### Page text
The Star Beacon; Ashtabula, Ohio

April 1, 2012

A princess with Conneaut connections

Clara Ward, Princesse de Caraman-Chimay, spent childhood summers on Main Street in Conneaut


Staff Writer

— The atmosphere in the Cafe Falillard reeked of illicit romance.

It was, after all, Paris in the late 1890s, reason enough to give eyes and heart opportunity to roam. In a dim corner of the cafe, a young, beautiful, rich and married woman who had spent her childhood summers in Conneaut swooned to the Magyar melodies of Rigó Jancsi, a Hungarian violinist with eyes dark enough to charm a princess.

And the Princesse de Caraman-Chimay was in a mood to be charmed. Better known to the folks back in Conneaut as Clara Ward, she was the daughter of Capt. Eber Brock Ward, “The King of the Lakes” and at one time the wealthiest man in Michigan.

Her connection to Conneaut was established with several threads, beginning with Eber’s brother, Samuel Ward, who moved to Conneaut in 1816 and built his Salem packet on Conneaut Creek. The Salem is believed to be the first Great Lakes boat to be built at Conneaut, and it would launch a shipbuilding career for Sam that extended to Detroit, where he and brother Eber began building their Michigan dynasty in 1819.

### Written instruction 1
According to the Clara Ward article, what nickname was given to Capt. Eber Brock Ward?
### Written instruction 2
Retype the Clara Ward article from "The Star Beacon;" up to and including "charm a princess.".

### Given information
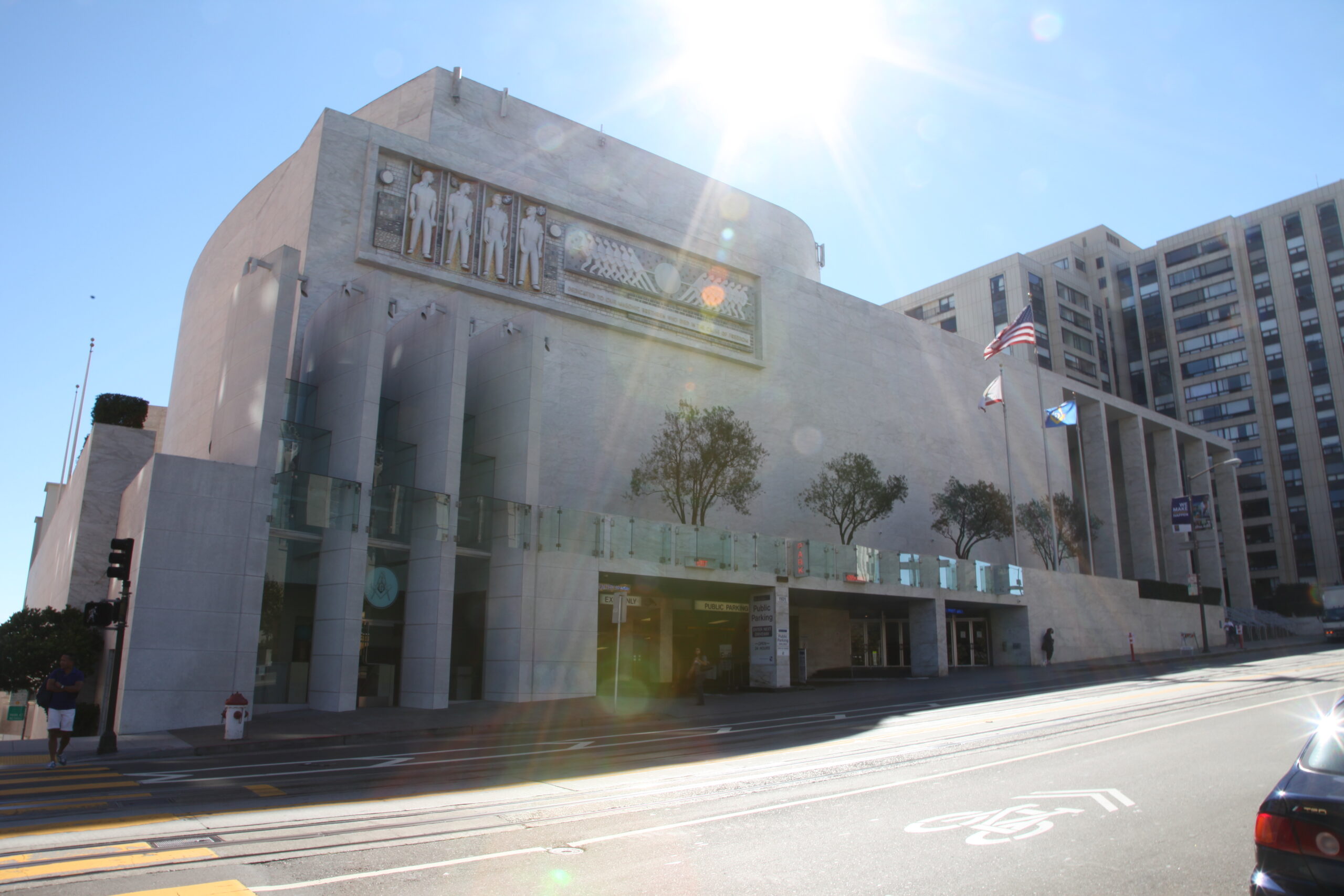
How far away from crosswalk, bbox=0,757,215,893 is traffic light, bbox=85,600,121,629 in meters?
2.45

### Answer 1
“The King of the Lakes”

### Answer 2
The Star Beacon; Ashtabula, Ohio

April 1, 2012

A princess with Conneaut connections

Clara Ward, Princesse de Caraman-Chimay, spent childhood summers on Main Street in Conneaut


Staff Writer

— The atmosphere in the Cafe Falillard reeked of illicit romance.

It was, after all, Paris in the late 1890s, reason enough to give eyes and heart opportunity to roam. In a dim corner of the cafe, a young, beautiful, rich and married woman who had spent her childhood summers in Conneaut swooned to the Magyar melodies of Rigó Jancsi, a Hungarian violinist with eyes dark enough to charm a princess.